■ What is being asked: Output the records that follow, with every character intact.

----

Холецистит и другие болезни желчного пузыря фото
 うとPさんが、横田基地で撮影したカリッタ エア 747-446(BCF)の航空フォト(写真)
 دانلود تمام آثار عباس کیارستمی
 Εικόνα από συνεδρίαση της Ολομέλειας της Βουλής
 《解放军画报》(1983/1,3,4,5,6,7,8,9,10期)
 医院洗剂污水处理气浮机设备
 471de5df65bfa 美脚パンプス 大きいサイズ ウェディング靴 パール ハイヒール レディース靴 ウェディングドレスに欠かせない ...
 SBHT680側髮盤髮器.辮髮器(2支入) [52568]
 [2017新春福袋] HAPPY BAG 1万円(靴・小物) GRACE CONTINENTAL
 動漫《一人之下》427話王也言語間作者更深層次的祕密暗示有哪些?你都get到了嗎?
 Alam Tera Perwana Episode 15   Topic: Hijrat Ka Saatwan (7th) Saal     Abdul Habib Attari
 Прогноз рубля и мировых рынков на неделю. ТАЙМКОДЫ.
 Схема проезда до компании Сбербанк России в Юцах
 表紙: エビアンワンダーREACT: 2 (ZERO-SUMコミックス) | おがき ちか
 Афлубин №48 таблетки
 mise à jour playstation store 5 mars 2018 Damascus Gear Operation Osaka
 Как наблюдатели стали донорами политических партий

----

■ Solution:
Холецистит и другие болезни желчного пузыря фото
 うとPさんが、横田基地で撮影したカリッタ エア 747-446(BCF)の航空フォト(写真)
 دانلود تمام آثار عباس کیارستمی
 Εικόνα από συνεδρίαση της Ολομέλειας της Βουλής
 《解放军画报》(1983/1,3,4,5,6,7,8,9,10期)
 医院洗剂污水处理气浮机设备
 471de5df65bfa 美脚パンプス 大きいサイズ ウェディング靴 パール ハイヒール レディース靴 ウェディングドレスに欠かせない ...
 SBHT680側髮盤髮器.辮髮器(2支入) [52568]
 [2017新春福袋] HAPPY BAG 1万円(靴・小物) GRACE CONTINENTAL
 動漫《一人之下》427話王也言語間作者更深層次的祕密暗示有哪些?你都get到了嗎?
 Alam Tera Perwana Episode 15   Topic: Hijrat Ka Saatwan (7th) Saal     Abdul Habib Attari
 Прогноз рубля и мировых рынков на неделю. ТАЙМКОДЫ.
 Схема проезда до компании Сбербанк России в Юцах
 表紙: エビアンワンダーREACT: 2 (ZERO-SUMコミックス) | おがき ちか
 Афлубин №48 таблетки
 mise à jour playstation store 5 mars 2018 Damascus Gear Operation Osaka
 Как наблюдатели стали донорами политических партий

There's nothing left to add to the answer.